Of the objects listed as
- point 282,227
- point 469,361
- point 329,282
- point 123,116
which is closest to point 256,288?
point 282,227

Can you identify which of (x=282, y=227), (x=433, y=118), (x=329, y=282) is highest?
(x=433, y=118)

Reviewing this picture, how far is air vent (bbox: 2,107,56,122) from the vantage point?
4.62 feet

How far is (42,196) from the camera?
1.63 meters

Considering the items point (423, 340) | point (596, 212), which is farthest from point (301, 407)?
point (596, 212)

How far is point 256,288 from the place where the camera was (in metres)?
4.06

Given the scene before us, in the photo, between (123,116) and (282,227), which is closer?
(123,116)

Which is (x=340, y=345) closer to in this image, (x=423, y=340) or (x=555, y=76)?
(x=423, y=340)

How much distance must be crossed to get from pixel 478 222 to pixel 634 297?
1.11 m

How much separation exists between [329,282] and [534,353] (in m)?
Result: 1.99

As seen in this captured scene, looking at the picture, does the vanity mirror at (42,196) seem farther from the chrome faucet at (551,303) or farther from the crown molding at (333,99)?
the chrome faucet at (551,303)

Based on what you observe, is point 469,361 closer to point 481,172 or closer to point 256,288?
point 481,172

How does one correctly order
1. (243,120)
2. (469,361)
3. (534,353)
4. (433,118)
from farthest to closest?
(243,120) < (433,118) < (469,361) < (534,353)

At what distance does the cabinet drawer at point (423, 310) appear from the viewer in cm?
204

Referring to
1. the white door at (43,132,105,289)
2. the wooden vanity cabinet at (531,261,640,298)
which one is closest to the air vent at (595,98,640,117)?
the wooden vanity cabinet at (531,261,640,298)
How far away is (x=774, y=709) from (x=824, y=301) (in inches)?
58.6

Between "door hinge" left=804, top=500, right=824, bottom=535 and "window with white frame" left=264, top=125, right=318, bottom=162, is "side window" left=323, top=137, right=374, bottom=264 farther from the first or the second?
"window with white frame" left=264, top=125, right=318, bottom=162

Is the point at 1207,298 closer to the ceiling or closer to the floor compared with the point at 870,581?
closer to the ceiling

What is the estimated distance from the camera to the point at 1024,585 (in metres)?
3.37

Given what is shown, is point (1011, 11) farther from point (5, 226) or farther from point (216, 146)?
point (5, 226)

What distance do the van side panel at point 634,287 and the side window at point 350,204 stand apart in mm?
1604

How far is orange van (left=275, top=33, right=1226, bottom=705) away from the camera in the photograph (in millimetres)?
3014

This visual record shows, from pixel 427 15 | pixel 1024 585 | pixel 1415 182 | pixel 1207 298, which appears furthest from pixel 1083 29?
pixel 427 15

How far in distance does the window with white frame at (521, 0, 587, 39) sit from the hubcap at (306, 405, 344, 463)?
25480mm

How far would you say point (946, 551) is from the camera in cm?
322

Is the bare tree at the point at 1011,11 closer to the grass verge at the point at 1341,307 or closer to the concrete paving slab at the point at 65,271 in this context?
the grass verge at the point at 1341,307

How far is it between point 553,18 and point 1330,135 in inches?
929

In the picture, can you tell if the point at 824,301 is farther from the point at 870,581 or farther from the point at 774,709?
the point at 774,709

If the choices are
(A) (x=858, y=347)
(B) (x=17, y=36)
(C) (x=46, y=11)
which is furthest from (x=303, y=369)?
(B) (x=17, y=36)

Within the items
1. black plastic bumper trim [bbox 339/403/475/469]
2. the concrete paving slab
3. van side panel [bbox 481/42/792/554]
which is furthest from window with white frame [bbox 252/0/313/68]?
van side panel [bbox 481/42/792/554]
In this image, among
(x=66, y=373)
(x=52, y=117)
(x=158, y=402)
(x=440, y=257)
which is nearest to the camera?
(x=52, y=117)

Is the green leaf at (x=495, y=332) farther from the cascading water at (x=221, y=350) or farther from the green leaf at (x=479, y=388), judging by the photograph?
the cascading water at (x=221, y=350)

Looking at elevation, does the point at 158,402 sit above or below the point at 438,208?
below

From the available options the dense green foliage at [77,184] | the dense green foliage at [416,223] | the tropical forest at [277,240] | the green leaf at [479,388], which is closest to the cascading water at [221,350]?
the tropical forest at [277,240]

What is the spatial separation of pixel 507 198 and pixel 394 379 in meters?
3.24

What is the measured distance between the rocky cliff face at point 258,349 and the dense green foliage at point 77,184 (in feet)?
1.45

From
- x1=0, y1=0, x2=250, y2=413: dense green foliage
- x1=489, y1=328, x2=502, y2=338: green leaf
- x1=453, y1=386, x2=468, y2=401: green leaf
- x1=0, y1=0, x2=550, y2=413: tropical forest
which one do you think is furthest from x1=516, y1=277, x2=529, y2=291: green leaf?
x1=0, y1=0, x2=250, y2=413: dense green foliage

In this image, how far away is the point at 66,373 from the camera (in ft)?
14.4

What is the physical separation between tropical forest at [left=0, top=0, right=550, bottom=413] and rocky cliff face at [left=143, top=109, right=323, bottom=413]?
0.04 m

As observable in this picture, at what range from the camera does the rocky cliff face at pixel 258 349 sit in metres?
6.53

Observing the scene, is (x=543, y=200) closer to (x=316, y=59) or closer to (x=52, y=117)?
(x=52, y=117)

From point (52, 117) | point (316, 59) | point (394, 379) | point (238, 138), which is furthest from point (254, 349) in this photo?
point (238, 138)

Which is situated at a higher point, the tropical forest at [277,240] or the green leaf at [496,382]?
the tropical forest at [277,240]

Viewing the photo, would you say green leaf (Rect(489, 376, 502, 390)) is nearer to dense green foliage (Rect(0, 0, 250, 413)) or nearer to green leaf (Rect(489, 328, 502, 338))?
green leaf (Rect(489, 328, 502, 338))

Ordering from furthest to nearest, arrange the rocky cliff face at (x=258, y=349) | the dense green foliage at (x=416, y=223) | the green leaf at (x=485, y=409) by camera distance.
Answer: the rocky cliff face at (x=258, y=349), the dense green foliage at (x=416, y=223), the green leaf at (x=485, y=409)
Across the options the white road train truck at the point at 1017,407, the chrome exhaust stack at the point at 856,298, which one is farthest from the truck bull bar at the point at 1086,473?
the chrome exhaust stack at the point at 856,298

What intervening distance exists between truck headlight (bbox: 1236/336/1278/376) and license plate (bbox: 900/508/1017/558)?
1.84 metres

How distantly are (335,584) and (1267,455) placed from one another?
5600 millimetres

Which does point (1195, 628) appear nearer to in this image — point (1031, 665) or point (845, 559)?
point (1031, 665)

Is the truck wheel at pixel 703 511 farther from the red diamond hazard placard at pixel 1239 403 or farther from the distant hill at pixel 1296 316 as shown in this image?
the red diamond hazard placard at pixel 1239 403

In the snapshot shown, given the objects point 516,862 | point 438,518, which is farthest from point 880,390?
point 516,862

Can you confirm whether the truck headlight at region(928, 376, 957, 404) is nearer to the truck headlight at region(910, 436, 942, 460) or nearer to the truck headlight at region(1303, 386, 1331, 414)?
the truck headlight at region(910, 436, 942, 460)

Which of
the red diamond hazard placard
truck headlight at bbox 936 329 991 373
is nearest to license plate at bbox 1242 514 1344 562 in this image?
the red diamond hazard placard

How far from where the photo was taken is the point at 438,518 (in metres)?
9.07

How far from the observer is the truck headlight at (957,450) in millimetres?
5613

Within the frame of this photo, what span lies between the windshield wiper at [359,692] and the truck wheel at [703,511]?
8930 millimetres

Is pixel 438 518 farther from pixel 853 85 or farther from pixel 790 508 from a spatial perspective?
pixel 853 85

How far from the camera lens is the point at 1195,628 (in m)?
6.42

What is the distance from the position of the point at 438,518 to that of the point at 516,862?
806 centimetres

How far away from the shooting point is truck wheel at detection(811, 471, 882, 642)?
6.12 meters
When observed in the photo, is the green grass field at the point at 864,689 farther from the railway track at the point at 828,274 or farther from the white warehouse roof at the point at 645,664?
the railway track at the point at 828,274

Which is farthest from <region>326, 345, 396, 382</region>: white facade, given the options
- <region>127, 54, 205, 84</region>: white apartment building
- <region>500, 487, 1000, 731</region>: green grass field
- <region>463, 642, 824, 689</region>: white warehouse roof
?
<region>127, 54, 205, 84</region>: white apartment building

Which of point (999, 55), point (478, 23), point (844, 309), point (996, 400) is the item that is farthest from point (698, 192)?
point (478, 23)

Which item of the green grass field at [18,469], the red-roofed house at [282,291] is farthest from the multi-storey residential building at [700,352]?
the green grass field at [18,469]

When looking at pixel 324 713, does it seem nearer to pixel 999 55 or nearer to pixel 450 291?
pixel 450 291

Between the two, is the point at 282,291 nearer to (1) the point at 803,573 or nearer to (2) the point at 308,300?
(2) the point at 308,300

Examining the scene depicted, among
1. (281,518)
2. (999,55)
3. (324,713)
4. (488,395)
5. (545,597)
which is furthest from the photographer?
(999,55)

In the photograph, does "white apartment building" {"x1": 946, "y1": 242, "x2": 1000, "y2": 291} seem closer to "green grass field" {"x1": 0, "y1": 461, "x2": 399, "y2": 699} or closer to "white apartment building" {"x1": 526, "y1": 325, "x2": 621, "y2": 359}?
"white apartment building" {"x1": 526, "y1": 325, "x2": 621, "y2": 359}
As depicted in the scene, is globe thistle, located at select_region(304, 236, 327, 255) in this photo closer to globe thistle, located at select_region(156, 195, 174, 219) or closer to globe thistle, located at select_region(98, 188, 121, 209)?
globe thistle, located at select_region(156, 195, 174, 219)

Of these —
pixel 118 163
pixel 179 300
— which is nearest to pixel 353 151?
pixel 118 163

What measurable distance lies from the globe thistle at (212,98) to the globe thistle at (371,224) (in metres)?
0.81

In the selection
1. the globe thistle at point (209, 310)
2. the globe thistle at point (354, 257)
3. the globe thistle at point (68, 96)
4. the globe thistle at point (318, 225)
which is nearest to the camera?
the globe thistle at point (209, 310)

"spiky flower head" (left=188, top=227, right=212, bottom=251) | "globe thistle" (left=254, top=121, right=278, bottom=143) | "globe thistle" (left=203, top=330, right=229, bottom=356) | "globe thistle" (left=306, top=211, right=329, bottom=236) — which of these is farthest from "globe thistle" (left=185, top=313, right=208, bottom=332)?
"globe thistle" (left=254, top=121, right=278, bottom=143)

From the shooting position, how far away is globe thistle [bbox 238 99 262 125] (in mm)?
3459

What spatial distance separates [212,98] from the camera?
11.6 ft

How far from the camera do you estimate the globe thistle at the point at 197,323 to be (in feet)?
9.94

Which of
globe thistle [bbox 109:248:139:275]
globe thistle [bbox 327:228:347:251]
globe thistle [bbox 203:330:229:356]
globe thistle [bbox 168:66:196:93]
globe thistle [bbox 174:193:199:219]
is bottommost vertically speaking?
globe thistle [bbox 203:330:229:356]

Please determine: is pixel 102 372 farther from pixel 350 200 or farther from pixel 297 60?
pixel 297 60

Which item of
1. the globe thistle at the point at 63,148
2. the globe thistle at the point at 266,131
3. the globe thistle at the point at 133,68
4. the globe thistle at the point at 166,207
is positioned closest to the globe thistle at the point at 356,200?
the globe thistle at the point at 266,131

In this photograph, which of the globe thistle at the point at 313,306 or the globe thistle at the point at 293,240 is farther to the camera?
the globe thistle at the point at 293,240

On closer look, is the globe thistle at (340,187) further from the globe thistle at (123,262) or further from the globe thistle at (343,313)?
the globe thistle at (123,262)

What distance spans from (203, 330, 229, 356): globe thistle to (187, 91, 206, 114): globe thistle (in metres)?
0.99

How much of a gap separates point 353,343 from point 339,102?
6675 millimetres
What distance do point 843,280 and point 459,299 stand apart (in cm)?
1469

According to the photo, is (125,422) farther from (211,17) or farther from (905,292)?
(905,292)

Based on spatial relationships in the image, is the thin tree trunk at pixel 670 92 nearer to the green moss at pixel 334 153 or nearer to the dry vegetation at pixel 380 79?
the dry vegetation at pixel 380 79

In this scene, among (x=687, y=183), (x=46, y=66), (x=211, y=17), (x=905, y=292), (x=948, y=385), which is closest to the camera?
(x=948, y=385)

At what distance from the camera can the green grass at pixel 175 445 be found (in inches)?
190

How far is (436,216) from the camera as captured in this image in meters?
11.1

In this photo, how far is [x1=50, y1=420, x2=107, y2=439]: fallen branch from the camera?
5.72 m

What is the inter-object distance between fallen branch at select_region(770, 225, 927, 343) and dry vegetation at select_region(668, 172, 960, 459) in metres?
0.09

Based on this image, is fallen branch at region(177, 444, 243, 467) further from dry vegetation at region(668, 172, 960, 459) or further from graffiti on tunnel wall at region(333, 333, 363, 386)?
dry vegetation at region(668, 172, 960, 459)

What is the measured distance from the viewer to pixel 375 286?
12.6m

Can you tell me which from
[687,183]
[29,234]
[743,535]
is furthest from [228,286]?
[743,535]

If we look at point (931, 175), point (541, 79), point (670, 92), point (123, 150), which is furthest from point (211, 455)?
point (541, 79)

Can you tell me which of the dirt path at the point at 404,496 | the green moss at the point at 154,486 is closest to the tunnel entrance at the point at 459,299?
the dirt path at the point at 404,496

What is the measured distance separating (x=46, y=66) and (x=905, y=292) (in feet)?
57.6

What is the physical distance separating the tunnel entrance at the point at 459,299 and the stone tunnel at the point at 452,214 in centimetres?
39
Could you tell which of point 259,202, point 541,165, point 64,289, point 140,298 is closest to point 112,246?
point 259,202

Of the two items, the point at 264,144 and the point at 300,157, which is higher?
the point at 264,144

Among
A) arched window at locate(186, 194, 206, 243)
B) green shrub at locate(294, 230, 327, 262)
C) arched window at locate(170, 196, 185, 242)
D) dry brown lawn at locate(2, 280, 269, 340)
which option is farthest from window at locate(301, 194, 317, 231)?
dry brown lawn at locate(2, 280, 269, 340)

___

What is expected -> Convert the lines from the one containing "Could you tell" through the end of the records, inclusive, into a two-column CSV headed text and answer, with each answer on its own row beside the lines it responds to. Quote every field and replace line breaks with spaces.

Solution to the problem ->
text,answer
"Could you tell which of point 259,202, point 541,165, point 64,289, point 140,298 is closest to point 112,246?","point 259,202"
"Of the two items, the point at 264,144 and the point at 300,157, which is higher?","the point at 264,144"
"Among A) arched window at locate(186, 194, 206, 243) B) green shrub at locate(294, 230, 327, 262) C) arched window at locate(170, 196, 185, 242) D) dry brown lawn at locate(2, 280, 269, 340) which option is farthest from window at locate(301, 194, 317, 231)?","dry brown lawn at locate(2, 280, 269, 340)"